Formé en 2003 pour accoucher d’un premier album huit ans plus tard, l’histoire de Thence à tout l’air d’un parcours du combattant, du script mainte fois observé dans la réalité relatant la lutte contre labels et distributeurs. Pourtant la raison est plus à chercher du côté de plannings trop chargés ; Juha Sirkkiä, son fondateur, rejoint en 2009 par Erno Räsänen devant jongler simultanément avec projets parallèles et vie de famille.
Assis au pied d’un monde qu’il leur faut construire, ce princeps de presque une heure se trace comme une longue route de leur Finlande natale, sans halte. Un seul morceaux comme le décor d’une nuit de pleine lune, une peinture constellée d’ombre et de voiles éthérés. Au mieux pourrait-on segmenter l’ensemble en quelques grands mouvements, mais pour des raisons de cohésion, le duo aura préféré cimenter en un unique bloc chacune des pierres de cet imposant édifice.
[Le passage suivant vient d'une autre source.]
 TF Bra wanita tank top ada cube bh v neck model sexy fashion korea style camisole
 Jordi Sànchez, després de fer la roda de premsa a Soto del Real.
Attaché aux ambiances en clair-obscur, comme les ont déjà dessiné leurs homologues de Katatonia ou d’Anathema, Thence reproduit cette chorégraphie des sons créant lumière et pénombre, sérénité et amertume.
Quoique semblant intemporel, le recueil des Finlandais ne bénéficie pas moins d’une production d’une pureté que seuls des moyens actuels peuvent engendrer. Une modernité que de nombreux effets ou nappes électroniques viennent d’ailleurs renforcer en diverses circonstances de l’intrigue.
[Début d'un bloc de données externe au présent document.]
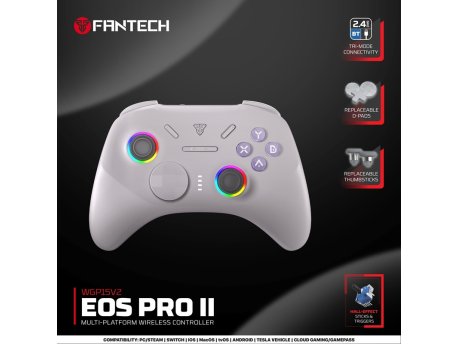 FANTECH Joypad wireless WGP15V2 EOS PRO II multiplatform RGB sivi
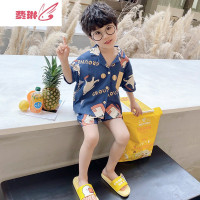 儿童睡衣夏季男孩短袖薄款小孩空调服中大宝宝卡通服套装 费琳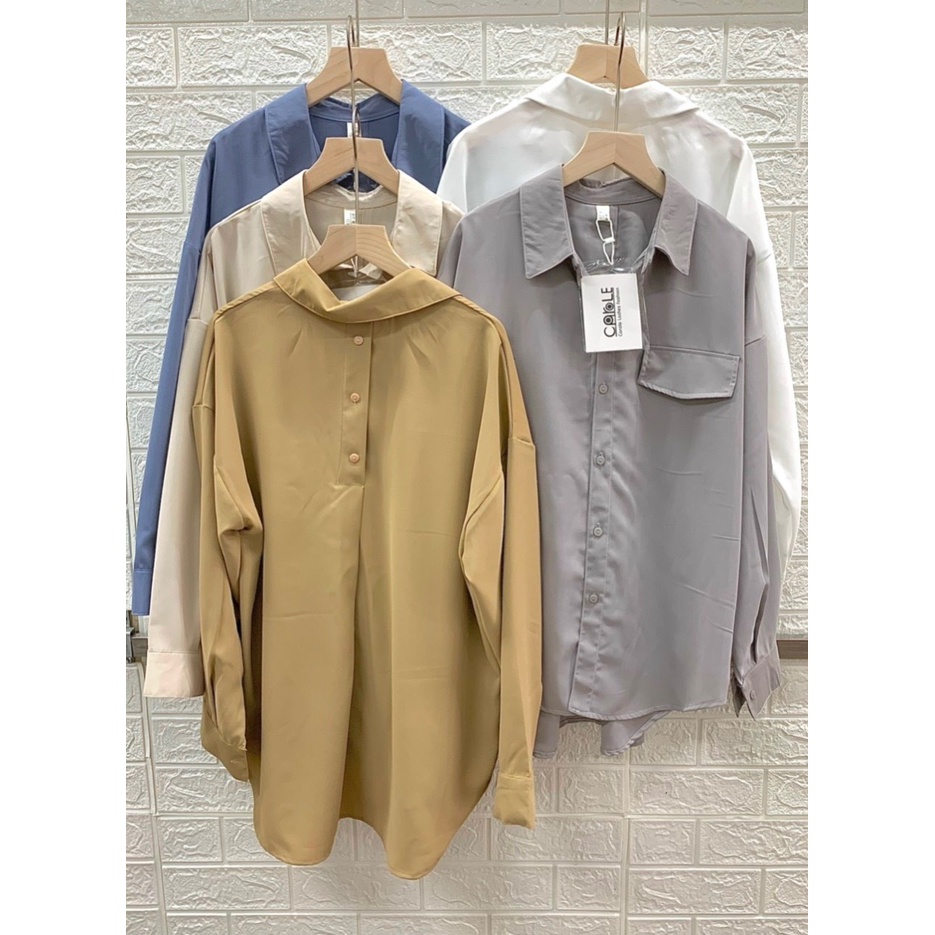 Sơ mi lụa trơn cúc sau - kèm ảnh thật chụp tại shop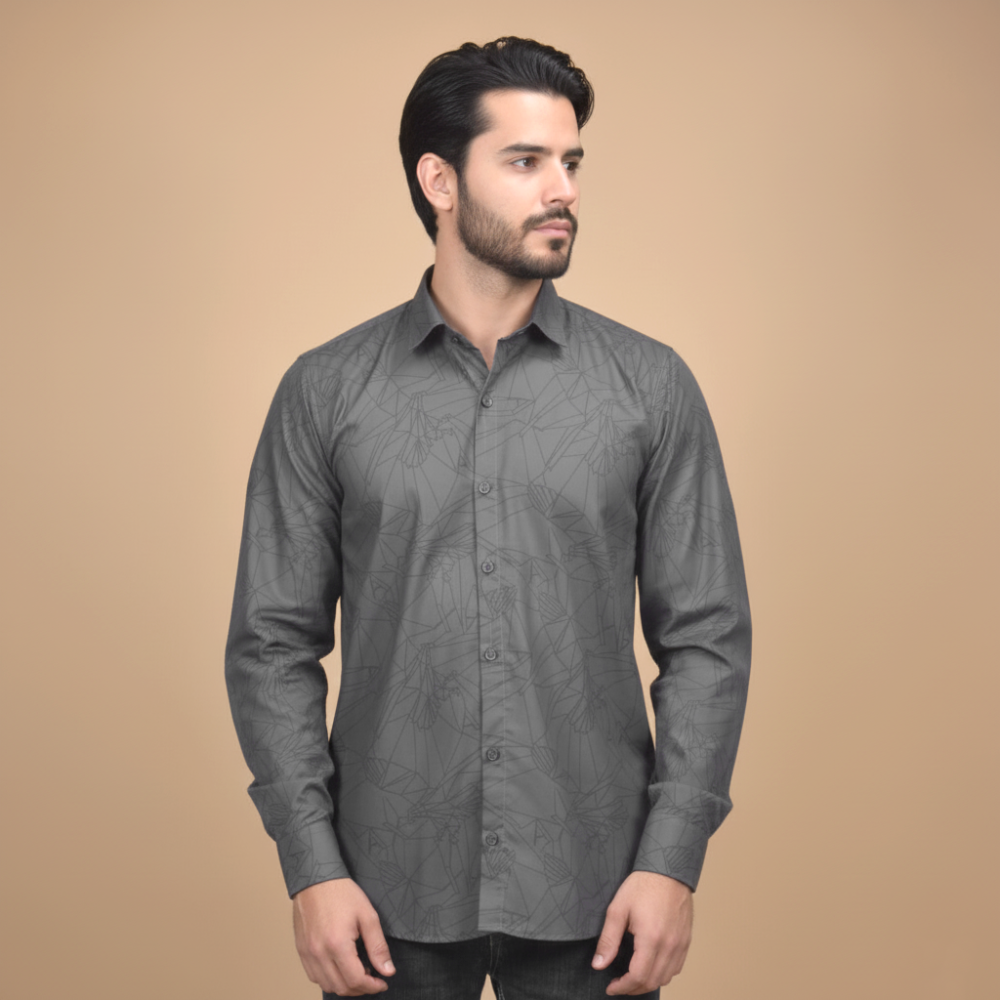 Armani Exchange Eagle Print Grey Premium Shirt-1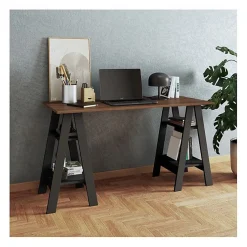 Bureau 2 Tréteaux 4 Niches Noir et Châtaignier L 135 H 75 P 60 cm - L 135 x l 60 x H 75 cm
Mais aussi, après un cheminement où se sera installé lentement la trame de ce captivant scénario, un saxophone majestueux, désormais très présent, vient rajouter une épaisseur veloutée, presque jazz, comme Pink Floyd savait les travailler. Ces vagues aériennes s’entremêlent avec le plus dur ressac électrique que parfois des guitares à la Dawn Of Solace arrivent à imposer.
Malgré un format qui oblige une écoute longue et studieuse, le voyage des Scandinaves sur leurs terres embruinées possède suffisamment de matière noble pour captiver d’un bout à l’autre. Déjà mature, l’œuvre de Thence devrait bénéficier à terme, si les attentes se confirment avec un deuxième opus, d’une reconnaissance équivalente à celle de ses pairs.